WHAT YOU NEED TO DO: Working from the entries that follow, transcribe exactly and only the lines from the one with "kitap okuyan çocuk" through the last, pictures excluded.

SOURCE MATERIAL:

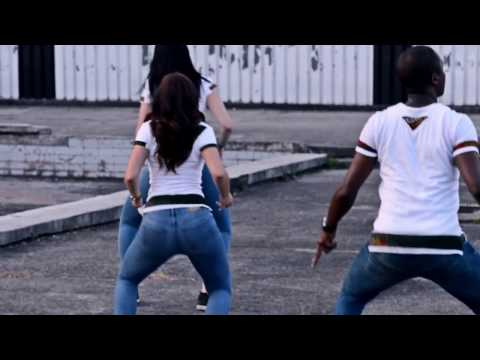 Coller La Petite - Dance Video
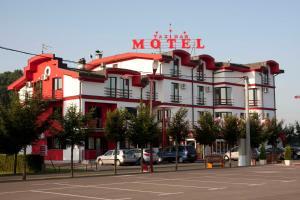 Taxi Bar Motel - фото 1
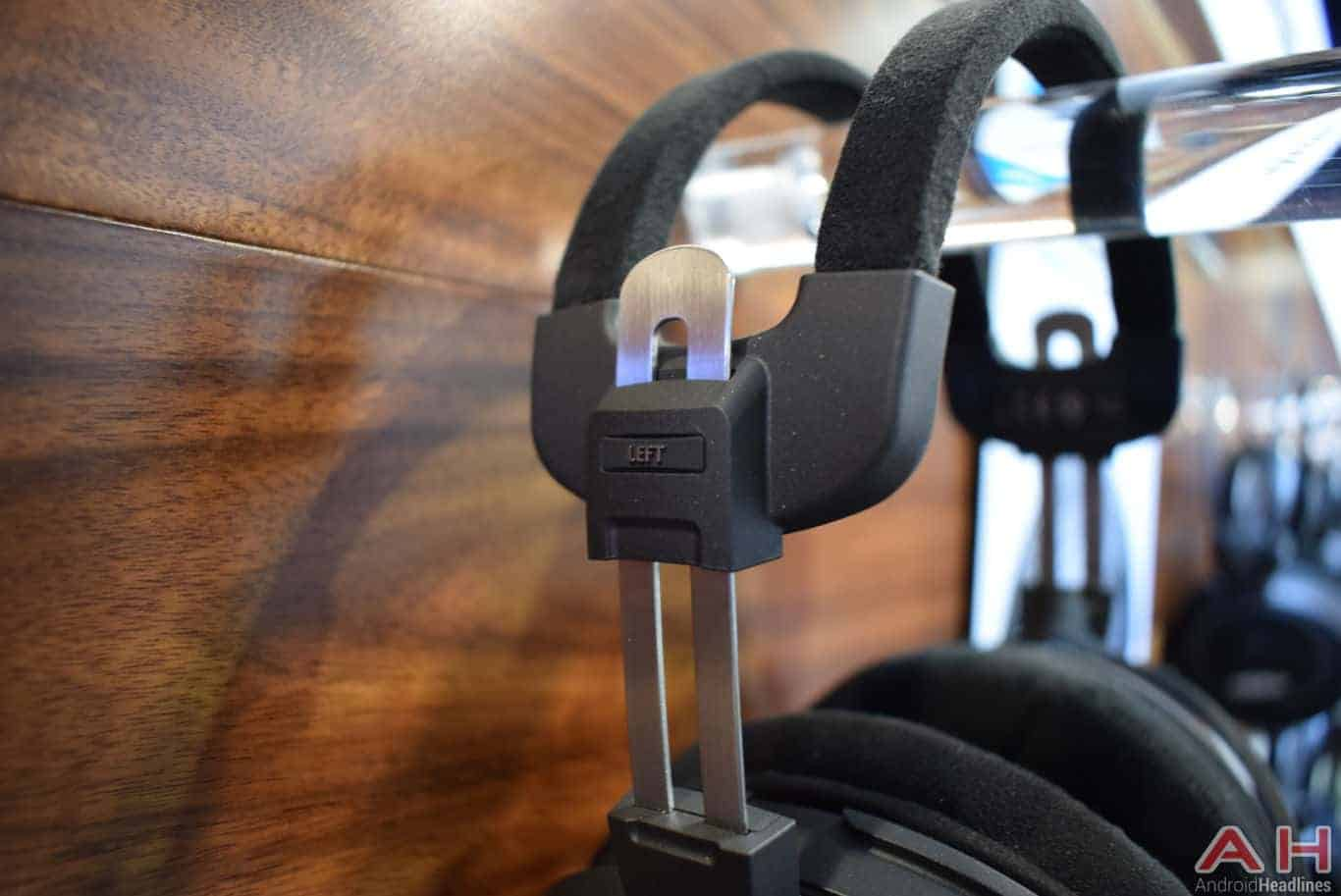 Hands on with audio technicas new line of headphones ces 2018 ath adx5000 sciox Image collections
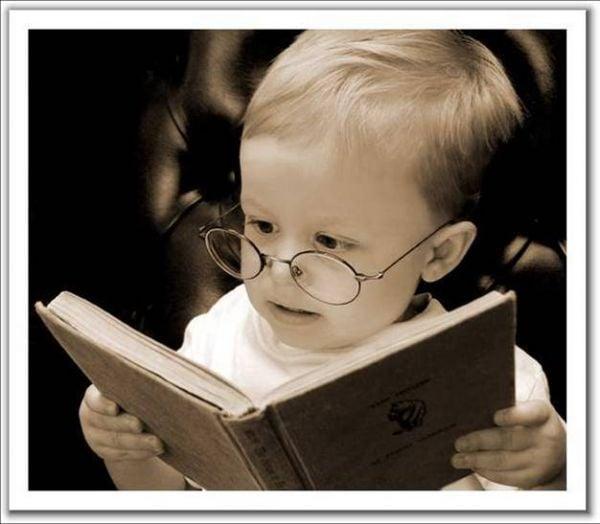 kitap okuyan çocuk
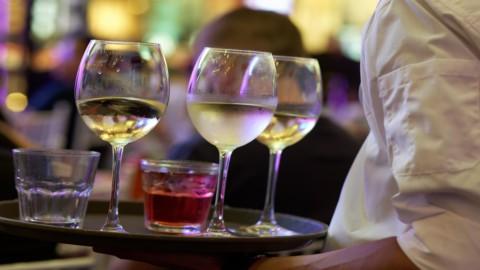 Dai ristoranti agli spostamenti: le nuove regole in 5 punti
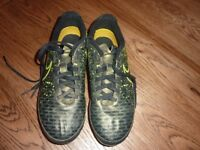 Boys Nike Football Boots Magista Trainers Size 5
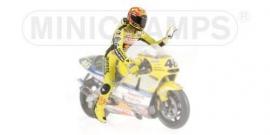 """1;12<>Valentino Rossi   MotoGP 2001 """"WAVING"""".  mc312010046"""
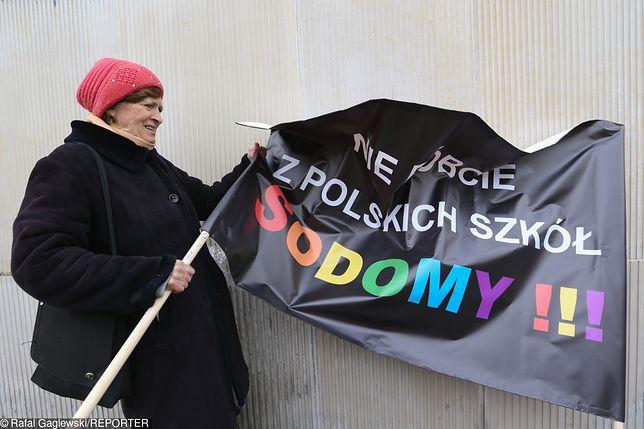 Burza podczas sesji Rady Warszawy. Politycy kłócą się o Kartę LGBT+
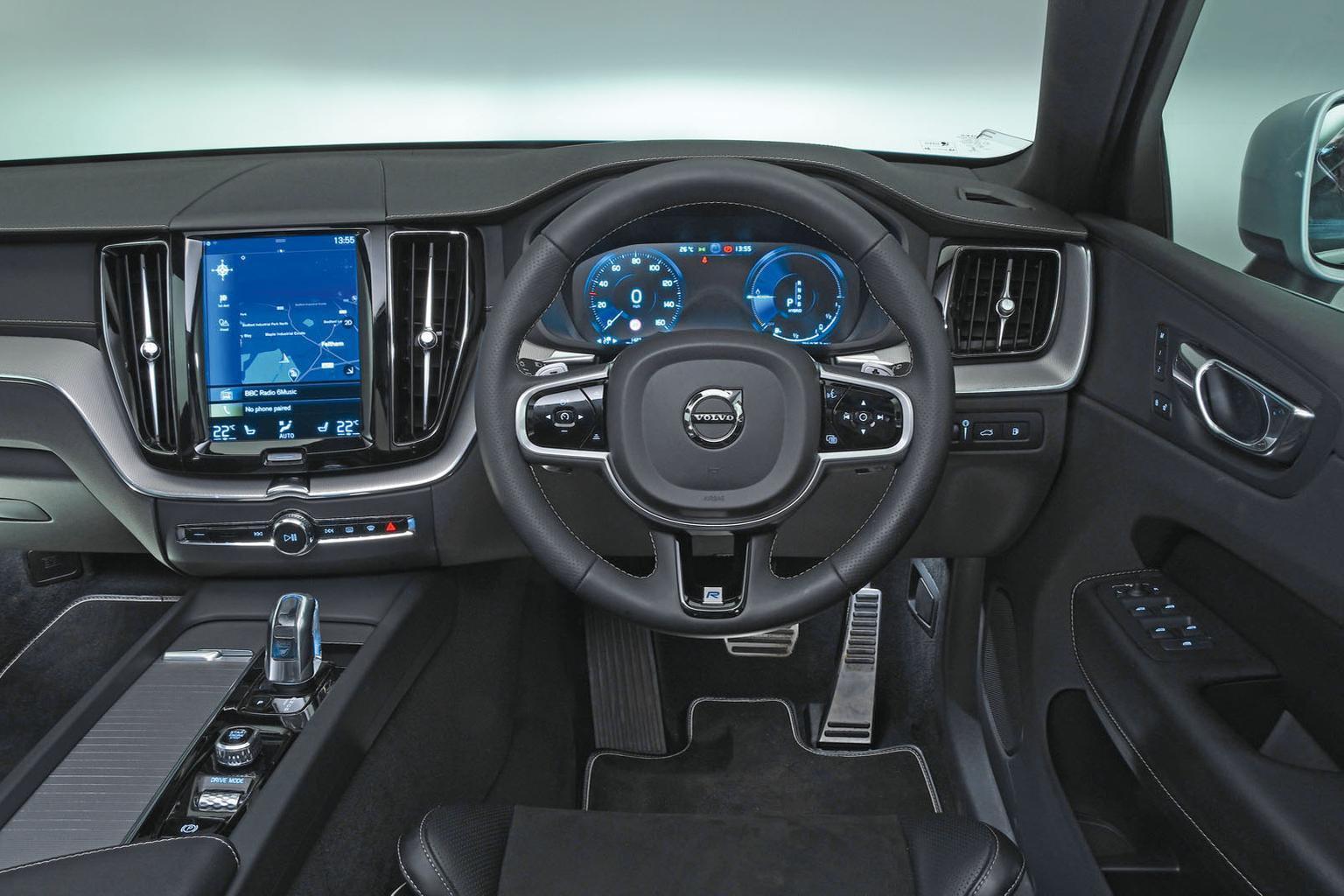 Build Audi Q5 >> Audi Q5 Diesel Vs Volvo Xc60 Hybrid What Car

TASK SOLUTION:
 kitap okuyan çocuk
 Dai ristoranti agli spostamenti: le nuove regole in 5 punti
 Boys Nike Football Boots Magista Trainers Size 5
 """1;12<>Valentino Rossi   MotoGP 2001 """"WAVING"""".  mc312010046"""
 Burza podczas sesji Rady Warszawy. Politycy kłócą się o Kartę LGBT+
 Build Audi Q5 >> Audi Q5 Diesel Vs Volvo Xc60 Hybrid What Car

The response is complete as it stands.